== Extracted records ==
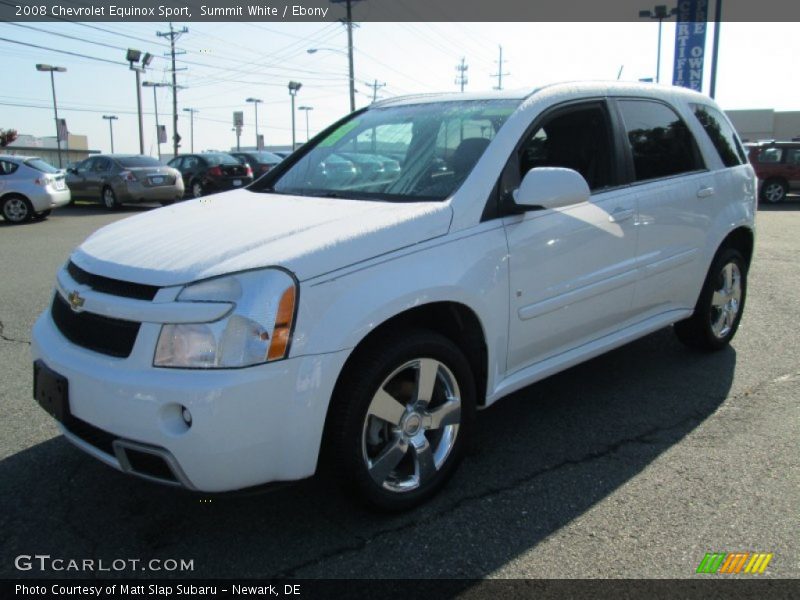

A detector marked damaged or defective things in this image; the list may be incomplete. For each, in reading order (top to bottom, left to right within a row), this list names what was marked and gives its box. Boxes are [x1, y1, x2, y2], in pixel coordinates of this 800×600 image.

crack in asphalt [0, 318, 30, 346]
crack in asphalt [270, 410, 708, 580]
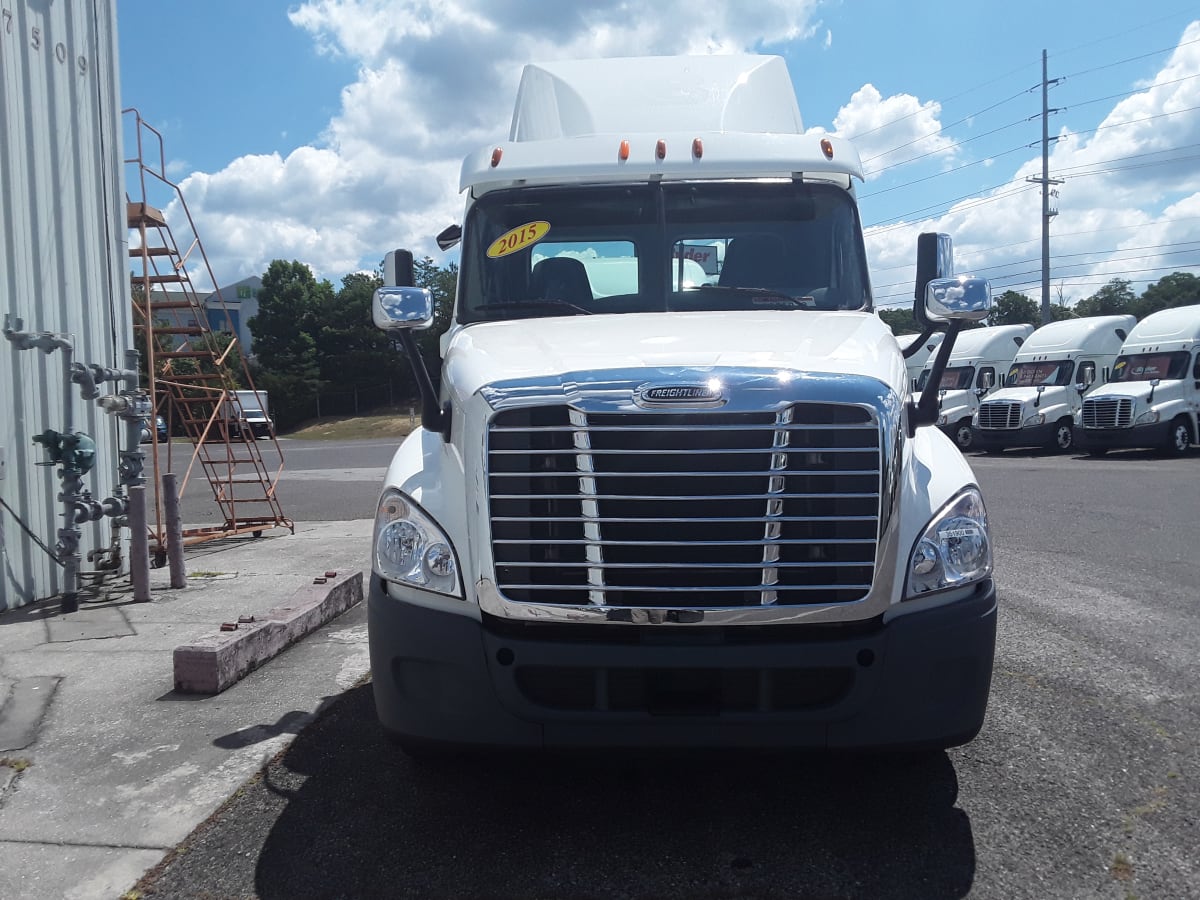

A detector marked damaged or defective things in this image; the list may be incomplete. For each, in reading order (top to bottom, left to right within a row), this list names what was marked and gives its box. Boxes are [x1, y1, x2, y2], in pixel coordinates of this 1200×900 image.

rusty metal ladder [125, 107, 296, 556]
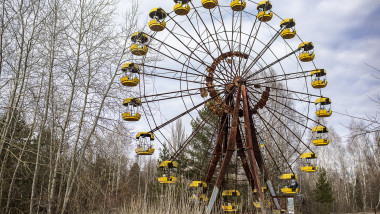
===
- What is expected
Above are records with pictures; repeat them exactly, but without the pictures.

- Output of the task
A detector marked damaged or defective things in this image; the list may be incomplete. For each, in reading order (top to bottom, left to right within a row), this list names what was marked and gives its box. Boxes are [x1, y1, x2, y2], in pixel coordinates of this 800×600 image.

crack in asphalt [0, 318, 30, 346]
crack in asphalt [270, 410, 708, 580]

A detector marked damaged or defective things in this image; the list may be incomplete. For each, in reading order (top to bottom, left to right within a row), this list names what was marked and gives its box. Boxes are [x1, y1, x2, y2], in pixel coordinates of this 1200×900 image.

rusty metal ladder [125, 107, 296, 556]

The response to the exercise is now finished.